Problem> Copy out every record below, word for word.

The input>

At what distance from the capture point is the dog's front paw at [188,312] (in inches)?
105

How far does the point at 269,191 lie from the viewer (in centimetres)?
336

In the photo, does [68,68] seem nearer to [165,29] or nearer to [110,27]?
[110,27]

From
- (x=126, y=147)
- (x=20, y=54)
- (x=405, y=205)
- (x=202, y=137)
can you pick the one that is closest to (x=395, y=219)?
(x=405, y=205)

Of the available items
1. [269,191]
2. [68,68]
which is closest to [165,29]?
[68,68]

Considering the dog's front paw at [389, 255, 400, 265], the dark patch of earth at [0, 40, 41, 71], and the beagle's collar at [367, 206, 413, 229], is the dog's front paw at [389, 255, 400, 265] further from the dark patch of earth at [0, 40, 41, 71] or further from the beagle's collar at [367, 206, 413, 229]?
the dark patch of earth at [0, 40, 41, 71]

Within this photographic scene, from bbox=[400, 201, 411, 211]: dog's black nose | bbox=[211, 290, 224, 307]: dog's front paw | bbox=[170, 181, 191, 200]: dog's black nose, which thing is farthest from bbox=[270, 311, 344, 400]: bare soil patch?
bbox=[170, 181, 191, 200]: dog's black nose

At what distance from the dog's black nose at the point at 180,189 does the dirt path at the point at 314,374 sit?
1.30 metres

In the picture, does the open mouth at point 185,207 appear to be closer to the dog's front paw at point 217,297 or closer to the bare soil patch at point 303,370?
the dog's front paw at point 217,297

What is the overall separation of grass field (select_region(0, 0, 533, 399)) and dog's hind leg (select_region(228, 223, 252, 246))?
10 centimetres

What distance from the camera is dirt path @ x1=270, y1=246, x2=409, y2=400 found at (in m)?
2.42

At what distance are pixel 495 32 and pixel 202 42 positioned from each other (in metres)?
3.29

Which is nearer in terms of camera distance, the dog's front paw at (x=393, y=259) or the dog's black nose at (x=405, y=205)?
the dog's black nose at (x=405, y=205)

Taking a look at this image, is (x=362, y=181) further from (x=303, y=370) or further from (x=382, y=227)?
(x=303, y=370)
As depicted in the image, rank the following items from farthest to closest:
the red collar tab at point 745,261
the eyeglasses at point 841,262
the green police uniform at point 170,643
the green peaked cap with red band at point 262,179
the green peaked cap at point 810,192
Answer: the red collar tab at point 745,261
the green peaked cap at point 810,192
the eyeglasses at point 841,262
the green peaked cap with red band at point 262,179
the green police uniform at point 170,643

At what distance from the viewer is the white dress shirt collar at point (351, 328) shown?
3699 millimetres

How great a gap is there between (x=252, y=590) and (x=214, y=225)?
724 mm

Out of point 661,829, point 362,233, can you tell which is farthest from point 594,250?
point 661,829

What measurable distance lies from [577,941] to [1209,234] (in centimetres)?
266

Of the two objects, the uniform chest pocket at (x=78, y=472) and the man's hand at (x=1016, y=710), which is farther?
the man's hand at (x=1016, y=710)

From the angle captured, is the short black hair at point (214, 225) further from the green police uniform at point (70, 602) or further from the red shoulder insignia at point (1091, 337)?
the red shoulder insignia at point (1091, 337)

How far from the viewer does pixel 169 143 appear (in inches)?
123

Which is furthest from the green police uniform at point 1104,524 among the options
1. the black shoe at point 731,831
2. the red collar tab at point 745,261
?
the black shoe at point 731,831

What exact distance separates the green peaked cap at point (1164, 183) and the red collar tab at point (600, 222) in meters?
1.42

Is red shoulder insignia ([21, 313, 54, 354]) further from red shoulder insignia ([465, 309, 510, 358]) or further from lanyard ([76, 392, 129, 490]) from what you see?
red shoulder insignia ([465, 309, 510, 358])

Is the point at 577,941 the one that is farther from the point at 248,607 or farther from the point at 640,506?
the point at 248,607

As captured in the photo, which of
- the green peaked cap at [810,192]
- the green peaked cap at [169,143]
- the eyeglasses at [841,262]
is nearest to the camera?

Response for this exercise>
At what distance from the capture point is the dog's front paw at [188,312] (in inches)?
105

How far does the point at 269,191 lie from the viewer (in centimetres)?
336

In the photo, does [68,68] seem nearer to [165,29] or nearer to [110,27]?
[110,27]

From
- (x=126, y=147)
- (x=20, y=54)
- (x=405, y=205)
- (x=202, y=137)
can you pick the one that is closest to (x=395, y=219)?
(x=405, y=205)

Of the available items
1. [269,191]
2. [68,68]
which is closest to [165,29]?
[68,68]

Considering the dog's front paw at [389, 255, 400, 265], the dark patch of earth at [0, 40, 41, 71], and the beagle's collar at [367, 206, 413, 229], is the dog's front paw at [389, 255, 400, 265] further from the dark patch of earth at [0, 40, 41, 71] or further from the beagle's collar at [367, 206, 413, 229]?
the dark patch of earth at [0, 40, 41, 71]

Within this photographic scene, from bbox=[400, 201, 411, 211]: dog's black nose | bbox=[211, 290, 224, 307]: dog's front paw | bbox=[170, 181, 191, 200]: dog's black nose, which thing is farthest from bbox=[270, 311, 344, 400]: bare soil patch?
bbox=[170, 181, 191, 200]: dog's black nose

At what distance from the dog's black nose at the point at 180,189 does the dirt path at the point at 314,374 sit?
1.30 metres

In the picture, does the open mouth at point 185,207 appear to be closer to the dog's front paw at point 217,297 or closer to the bare soil patch at point 303,370?
the dog's front paw at point 217,297

What is the overall separation of grass field (select_region(0, 0, 533, 399)) and dog's hind leg (select_region(228, 223, 252, 246))?
10 centimetres

What distance from the camera is dirt path @ x1=270, y1=246, x2=409, y2=400 found at (in m)?
2.42

At what distance are pixel 495 32 and pixel 202 42 positioned from each other (in metres)?
3.29

Which is nearer in terms of camera distance, the dog's front paw at (x=393, y=259) or the dog's black nose at (x=405, y=205)?
the dog's black nose at (x=405, y=205)

Taking a look at this image, is (x=362, y=181) further from (x=303, y=370) or further from (x=382, y=227)?
(x=303, y=370)
As depicted in the image, rank the following items from farthest to closest:
the red collar tab at point 745,261
the eyeglasses at point 841,262
the green police uniform at point 170,643
the green peaked cap with red band at point 262,179
the green peaked cap at point 810,192
Answer: the red collar tab at point 745,261
the green peaked cap at point 810,192
the eyeglasses at point 841,262
the green peaked cap with red band at point 262,179
the green police uniform at point 170,643

At what distance from the viewer is the white dress shirt collar at point (351, 328) shown?
3699 millimetres

How great a gap is there between (x=252, y=590) and (x=214, y=225)?
724 mm

Out of point 661,829, point 362,233, can you tell which is farthest from point 594,250?
point 661,829

What measurable distance lies from [577,941] to [1209,234] (in centimetres)?
266

Of the two objects, the uniform chest pocket at (x=78, y=472) and the man's hand at (x=1016, y=710), which is farther?
the man's hand at (x=1016, y=710)

From the angle captured, is the short black hair at point (214, 225) further from the green police uniform at point (70, 602) or further from the red shoulder insignia at point (1091, 337)?
the red shoulder insignia at point (1091, 337)

How far from the viewer does pixel 169 143 appear (in inches)?
123

Which is furthest from the green police uniform at point 1104,524 among the options
1. the black shoe at point 731,831
2. the red collar tab at point 745,261
?
the black shoe at point 731,831

What exact distance separates the green peaked cap at point (1164, 183) and the red collar tab at point (600, 222) in meters?
1.42

Is red shoulder insignia ([21, 313, 54, 354]) further from red shoulder insignia ([465, 309, 510, 358]) or further from lanyard ([76, 392, 129, 490]) from what you see?
red shoulder insignia ([465, 309, 510, 358])

Is the point at 577,941 the one that is farther from the point at 248,607 or farther from the point at 640,506?
the point at 248,607

As captured in the photo, which of
- the green peaked cap at [810,192]
- the green peaked cap at [169,143]
- the eyeglasses at [841,262]
is nearest to the camera?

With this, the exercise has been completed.